1) Is the Jerome in Masks is the same Jerome, senator and master of Elyas, in Death’s Mistress?
Yes, Jerome was Elyas’ master–good for you! I didn’t know if anyone would catch that. But it was nice to be able to flesh out the European Senate a little.
2) In one of your other Q&A you wrote that when Mircea tried to separate Dorina’s two natures in the beginning he got a little help, as we would have seen in ‘Masks’. Did you mean the other ‘Masks’, the one about Mircea from the present and Cassie traveling back to Venice to gain blackmail material on another senator? I admit that when I first read that I thought maybe it was Mircea from the present that helped is past self.
In answer to your questions, I started writing Masks several times over the last few years, only to have to put it away due to deadlines for other projects. And when I would go back to it, I would often find myself working on a different storyline. Basically, Mircea has a LOT of backstory and it kept intruding. I finally told myself to just concentrate on one story or I was never going to get it finished, so that’s how we ended up where we did. And why, at different times, different storylines were discussed (because when I was asked the question, that’s the one I was working on). I hope that makes some kind of sense!
3) Somewhere, I don’t remember where I read it, you explained that at some point the differences between Cleo and Anthony became such that they could not co-exist in the same territory and senate so Mircea and Marlowe persuaded her that North America deserved a Senate too and they all went across the pond. How long after they became co-consuls did it happen? And, if it’s not spoiler, why did it happen?
It happened in the late 18th century. You’ll recall that, when Cassie and Mircea were visiting Paris in 1793 (in Embrace the Night), they were able to stay at his Paris home because the Mircea of that time was away in North America. That’s why he was away—scouting out the possibilities for a new senate.
As for why it happened, there’s an old saying “can’t live with ‘em, can’t live without ‘em” that pretty much sums up Cleo and Anthony’s relationship. When they’re apart, they miss each other; when they’re together, they frequently want to kill each other. It’s complicated. So, the togetherness all the time thing wasn’t working, and in fact, was not working to the point that something had to give soon or there was going to be another challenge.
Mircea and Marlowe pointed out that the natural resources of NA were likely to make it an economic, and therefore political, power one day, and that its population was already exploding after the Revolutionary War. It was ready for a senate, and if they didn’t establish one, somebody else would. So she and Anthony split the blanket to stay allies rather than destroying one another.
4) In modern vampire law (Cassie and Dory books) a Master is responsible for the vampires he/she sires, right? When was the law introduced and does it mean that what happened to Sanuito would be punished if it happened again?

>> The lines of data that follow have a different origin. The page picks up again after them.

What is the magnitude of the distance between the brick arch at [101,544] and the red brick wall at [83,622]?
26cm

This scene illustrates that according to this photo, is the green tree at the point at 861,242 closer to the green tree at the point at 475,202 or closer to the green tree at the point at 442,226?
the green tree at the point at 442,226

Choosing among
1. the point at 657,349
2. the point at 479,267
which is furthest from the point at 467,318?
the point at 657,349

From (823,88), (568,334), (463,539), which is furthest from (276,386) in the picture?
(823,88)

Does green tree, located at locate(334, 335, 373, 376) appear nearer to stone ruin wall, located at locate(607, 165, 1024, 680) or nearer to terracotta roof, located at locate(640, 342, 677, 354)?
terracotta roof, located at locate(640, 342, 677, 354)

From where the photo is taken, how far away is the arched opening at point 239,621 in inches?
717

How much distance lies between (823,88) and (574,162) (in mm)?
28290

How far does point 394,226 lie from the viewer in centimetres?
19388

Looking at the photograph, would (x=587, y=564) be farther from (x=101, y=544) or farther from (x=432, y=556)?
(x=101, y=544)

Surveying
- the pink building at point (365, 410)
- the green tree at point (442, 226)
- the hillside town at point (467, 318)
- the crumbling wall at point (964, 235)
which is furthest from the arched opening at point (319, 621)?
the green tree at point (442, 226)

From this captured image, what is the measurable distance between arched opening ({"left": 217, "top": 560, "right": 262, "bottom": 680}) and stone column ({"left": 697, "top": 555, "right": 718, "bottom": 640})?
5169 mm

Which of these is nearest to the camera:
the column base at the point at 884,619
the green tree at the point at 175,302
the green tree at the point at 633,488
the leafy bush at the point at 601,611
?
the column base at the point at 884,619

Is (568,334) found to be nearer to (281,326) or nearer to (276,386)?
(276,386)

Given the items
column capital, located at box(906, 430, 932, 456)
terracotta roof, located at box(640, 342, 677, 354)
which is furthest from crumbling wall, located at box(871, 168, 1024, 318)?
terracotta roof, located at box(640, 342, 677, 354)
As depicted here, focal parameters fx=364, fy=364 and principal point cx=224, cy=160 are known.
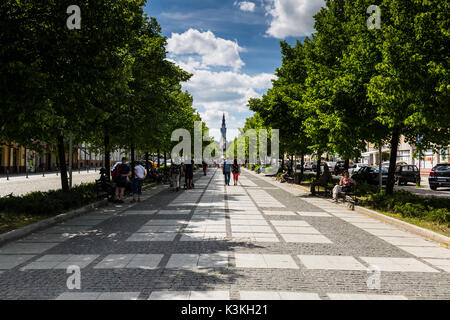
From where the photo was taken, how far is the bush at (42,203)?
33.7ft

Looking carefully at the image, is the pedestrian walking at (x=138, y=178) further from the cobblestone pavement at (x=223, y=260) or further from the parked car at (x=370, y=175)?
the parked car at (x=370, y=175)

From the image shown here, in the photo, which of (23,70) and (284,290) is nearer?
(284,290)

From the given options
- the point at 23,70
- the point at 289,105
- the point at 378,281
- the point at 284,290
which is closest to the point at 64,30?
the point at 23,70

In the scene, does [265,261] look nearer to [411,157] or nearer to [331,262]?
[331,262]

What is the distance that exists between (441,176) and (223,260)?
22676 millimetres

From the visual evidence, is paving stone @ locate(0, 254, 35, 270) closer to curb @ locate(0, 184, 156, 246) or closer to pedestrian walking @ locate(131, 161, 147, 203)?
curb @ locate(0, 184, 156, 246)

It was always tradition that a master was responsible for those he sired, and was in fact the law elsewhere. The info on “Cathay” that Bezio had in Masks was skewed by his own prejudice. He assumed that because other senates didn’t have a “safe haven” such as Venice, it meant that they hadn’t made any accommodations for their strays. In fact, they didn’t have a Venice because they didn’t need one. Masters were held strictly accountable for any children they made, something that wasn’t true in Europe because the old consul didn’t enforce it. Anthony and Cleo changed that after they took over, something that was helped by the rather large number of old masters they slaughtered putting down rebellions.
As far as Sanuito’s fate, though . . . technically, it could still happen. It probably wouldn’t, because the master vamp would then be stuck with a useless servant, and killing too many of your servants for no reason gets you the reputation for instability/weakness (because if you were strong, you wouldn’t need to kill them to control them). And that can end up costing you your own life, if another master decides that you’re ripe for a takeover. And that’s assuming that the senate doesn’t go after you themselves. Auria’s master, for example, would not have been tolerated after the events of Masks. But a master still has life or death control over those he makes as long as he keeps it within reason.
The main difference brought about by the change of power you saw in Masks was better leadership, which held masters more accountable. And so greatly cut down on the numbers of masterless vamps running about. Afterwards, if you made a vampire, you were pretty much stuck with him. And if you made one by accident and he thereafter went on a tear (like a revenant) you had to track him down or hire someone to do it for you. It’s why Louis-Cesare was in trouble over Christine, and why Dory was able to eke out a living chasing down mad vampires.
5) Are there any penalties if a Master forces the change on an unwilling person?
Changing someone who is fighting it, or sick, or otherwise in less than optimal condition, is tricky, and can land you with a dead servant or one like Horatiu. Mircea doesn’t mind about Horatiu, of course, because he loves him and feels indebted to him. But someone else would not be so happy to have a servant like that!
In the case of Martina, the character in Masks who had been forcibly changed, her master didn’t care whether she herself was useful or not, because he was only after her property anyway. All he cared about was that she live long enough to sign it over to him. But most of the time, a vampire has enough willing persons to change that he doesn’t need to change the unwilling. It’s also a factor that you can only change so many vamps, because you can only control so many, so are you really going to risk wasting one of your limited number on someone like Horatiu?